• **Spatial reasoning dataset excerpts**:
+--
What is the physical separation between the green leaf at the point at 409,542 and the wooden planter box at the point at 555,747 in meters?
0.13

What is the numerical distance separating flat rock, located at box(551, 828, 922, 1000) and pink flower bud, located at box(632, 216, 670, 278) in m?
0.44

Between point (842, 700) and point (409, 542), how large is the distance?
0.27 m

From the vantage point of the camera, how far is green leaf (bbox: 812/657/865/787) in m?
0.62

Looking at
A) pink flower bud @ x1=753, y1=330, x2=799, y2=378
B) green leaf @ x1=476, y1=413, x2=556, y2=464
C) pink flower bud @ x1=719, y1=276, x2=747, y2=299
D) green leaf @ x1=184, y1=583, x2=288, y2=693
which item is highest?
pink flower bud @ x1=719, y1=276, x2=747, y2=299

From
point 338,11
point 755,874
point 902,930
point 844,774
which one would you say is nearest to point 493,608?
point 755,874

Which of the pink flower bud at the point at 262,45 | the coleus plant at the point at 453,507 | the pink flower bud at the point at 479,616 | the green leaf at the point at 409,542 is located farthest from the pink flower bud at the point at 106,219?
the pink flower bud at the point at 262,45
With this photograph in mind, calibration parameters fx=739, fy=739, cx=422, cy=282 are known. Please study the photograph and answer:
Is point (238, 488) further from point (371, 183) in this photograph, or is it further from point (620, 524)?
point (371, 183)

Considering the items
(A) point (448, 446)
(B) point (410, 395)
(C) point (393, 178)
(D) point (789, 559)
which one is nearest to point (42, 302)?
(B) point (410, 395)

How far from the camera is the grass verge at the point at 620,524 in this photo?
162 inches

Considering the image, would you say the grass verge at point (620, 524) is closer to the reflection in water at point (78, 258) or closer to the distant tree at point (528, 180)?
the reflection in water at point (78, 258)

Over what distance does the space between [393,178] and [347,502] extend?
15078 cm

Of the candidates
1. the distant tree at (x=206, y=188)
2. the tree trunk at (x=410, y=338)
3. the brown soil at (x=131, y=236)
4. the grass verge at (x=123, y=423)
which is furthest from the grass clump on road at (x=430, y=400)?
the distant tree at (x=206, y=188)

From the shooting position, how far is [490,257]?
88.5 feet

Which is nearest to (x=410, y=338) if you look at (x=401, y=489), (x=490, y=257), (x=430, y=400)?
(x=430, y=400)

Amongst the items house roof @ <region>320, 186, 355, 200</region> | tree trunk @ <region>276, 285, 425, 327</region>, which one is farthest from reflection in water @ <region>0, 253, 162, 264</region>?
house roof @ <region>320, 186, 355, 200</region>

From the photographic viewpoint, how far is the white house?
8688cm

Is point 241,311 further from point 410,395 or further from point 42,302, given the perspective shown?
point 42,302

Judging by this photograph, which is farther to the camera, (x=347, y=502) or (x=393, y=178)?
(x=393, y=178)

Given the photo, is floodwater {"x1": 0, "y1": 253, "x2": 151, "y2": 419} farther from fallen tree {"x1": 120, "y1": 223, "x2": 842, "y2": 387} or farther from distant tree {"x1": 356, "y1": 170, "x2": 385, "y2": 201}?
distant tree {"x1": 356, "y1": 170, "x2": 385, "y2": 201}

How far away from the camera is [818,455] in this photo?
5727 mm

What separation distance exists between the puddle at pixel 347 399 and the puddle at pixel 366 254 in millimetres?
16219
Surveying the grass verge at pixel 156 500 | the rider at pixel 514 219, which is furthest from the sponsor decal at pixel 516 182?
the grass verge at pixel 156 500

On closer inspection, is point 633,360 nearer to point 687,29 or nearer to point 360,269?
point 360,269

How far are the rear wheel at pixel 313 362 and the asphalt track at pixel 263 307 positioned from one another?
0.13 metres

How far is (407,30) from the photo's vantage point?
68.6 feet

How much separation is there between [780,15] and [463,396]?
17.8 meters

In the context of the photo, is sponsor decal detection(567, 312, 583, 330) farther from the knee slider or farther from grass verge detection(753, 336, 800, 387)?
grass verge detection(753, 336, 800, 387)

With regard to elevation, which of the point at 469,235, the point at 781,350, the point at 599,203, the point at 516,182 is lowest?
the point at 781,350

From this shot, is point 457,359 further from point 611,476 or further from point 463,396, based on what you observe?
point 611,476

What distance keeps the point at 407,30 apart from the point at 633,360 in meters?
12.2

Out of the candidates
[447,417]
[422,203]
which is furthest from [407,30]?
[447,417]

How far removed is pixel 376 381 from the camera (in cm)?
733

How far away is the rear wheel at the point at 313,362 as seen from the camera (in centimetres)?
+--
• **WORK INSTRUCTIONS**: Begin with the line containing "How much separation" and repeat each line exactly until the records above end.

• **RESULT BELOW**:
How much separation is there between [780,15] and [463,396]?
17.8 meters

In the context of the photo, is sponsor decal detection(567, 312, 583, 330) farther from the knee slider or farther from grass verge detection(753, 336, 800, 387)?
grass verge detection(753, 336, 800, 387)

With regard to elevation, which of the point at 469,235, the point at 781,350, the point at 599,203, the point at 516,182 is lowest?
the point at 781,350

From this shot, is point 457,359 further from point 611,476 or further from point 463,396, based on what you observe?
point 611,476

What distance keeps the point at 407,30 apart from the point at 633,360 in meters?
12.2

Out of the candidates
[447,417]
[422,203]
which is furthest from [407,30]?
[447,417]

How far removed is pixel 376 381 from the camera (in cm)?
733

How far away is the rear wheel at the point at 313,362 as seen from the camera (in centimetres)?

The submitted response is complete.